Another attempt at misdirection is seen in this AP wire story, in which Rep. Chris Bell states that the news of Enron's donations to DeLay bolsters his ethics case against The Hammer:


Grella said the reference to redistricting in the 2001 e-mail is about Texas redistricting that year, not the 2002 round that led the state's Democratic legislators to flee to neighboring states.

Do I really need to go over the history here? The 2001 redistricting of State House boundaries, which was directly responsible for the Republican majority in that chamber which came about in 2002, was a necessary condition for the re-redstricting effort of 2003 (not 2002 as the story states). The then-Democratic majority House, led by then-Speaker Pete Laney did not agree with the Republican-majority Senate on a new redistricting plan, the federal court wound up setting the boundaries, and then the Lege's failure to pass a plan was used as a justification to force a new map through the now-compliant House. This is all very well known, and the AP reporter should be ashamed of himself or herself for parroting this bogus and self-serving line.

The Chron editorializes against DeLay's actions today.


PAC defenders say the Texas campaign laws are vague and confusing. They're right. Neither the law nor the Texas Ethics Commission explicitly defines what PAC expenses corporate donations can pay for. However, vagueness should not be an invitation for abuse. Texas law clearly intends to keep corporations from financing political campaigns and purchasing the influence of elected officials.

= = = = =

* [THINGS TO DO]
1. Translate this sentence from the passage on DeLay and Texas redistricting into Spanish: "Texas law clearly intends to keep corporations from financing political campaigns and purchasing the influence of elected officials."
2. Retype the stretch from "PAC defenders say" through "of elected officials." in the passage on DeLay and Texas redistricting.
The lines after this point are separate material, unconnected to the passage on DeLay and Texas redistricting.

* [SUPPLIED INFORMATION]
= = = = =

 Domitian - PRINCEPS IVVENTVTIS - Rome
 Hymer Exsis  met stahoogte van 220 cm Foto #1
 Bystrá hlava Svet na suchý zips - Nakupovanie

= = = = =

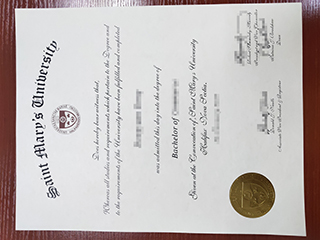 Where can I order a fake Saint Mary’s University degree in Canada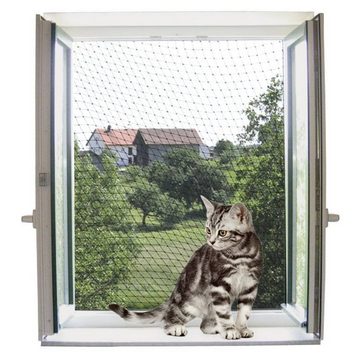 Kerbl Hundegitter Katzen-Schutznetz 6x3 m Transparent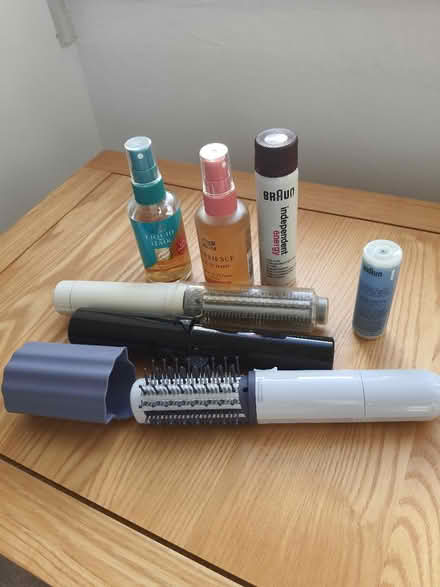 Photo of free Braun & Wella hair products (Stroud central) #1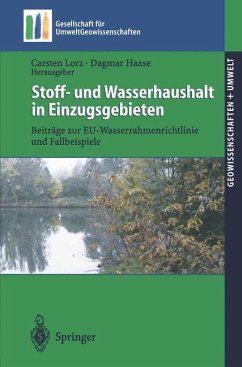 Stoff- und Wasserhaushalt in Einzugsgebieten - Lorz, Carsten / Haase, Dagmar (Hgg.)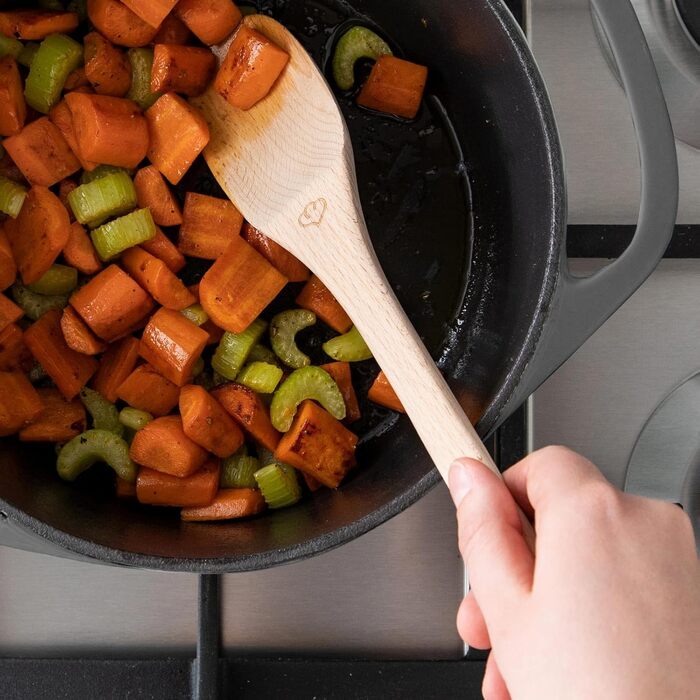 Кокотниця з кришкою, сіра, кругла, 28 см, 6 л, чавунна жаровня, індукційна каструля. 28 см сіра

= = = = =

* [RESULTS]
1. La ley de Texas claramente pretende impedir que las corporaciones financien campañas políticas y compren la influencia de los funcionarios electos.

2.
PAC defenders say the Texas campaign laws are vague and confusing. They're right. Neither the law nor the Texas Ethics Commission explicitly defines what PAC expenses corporate donations can pay for. However, vagueness should not be an invitation for abuse. Texas law clearly intends to keep corporations from financing political campaigns and purchasing the influence of elected officials.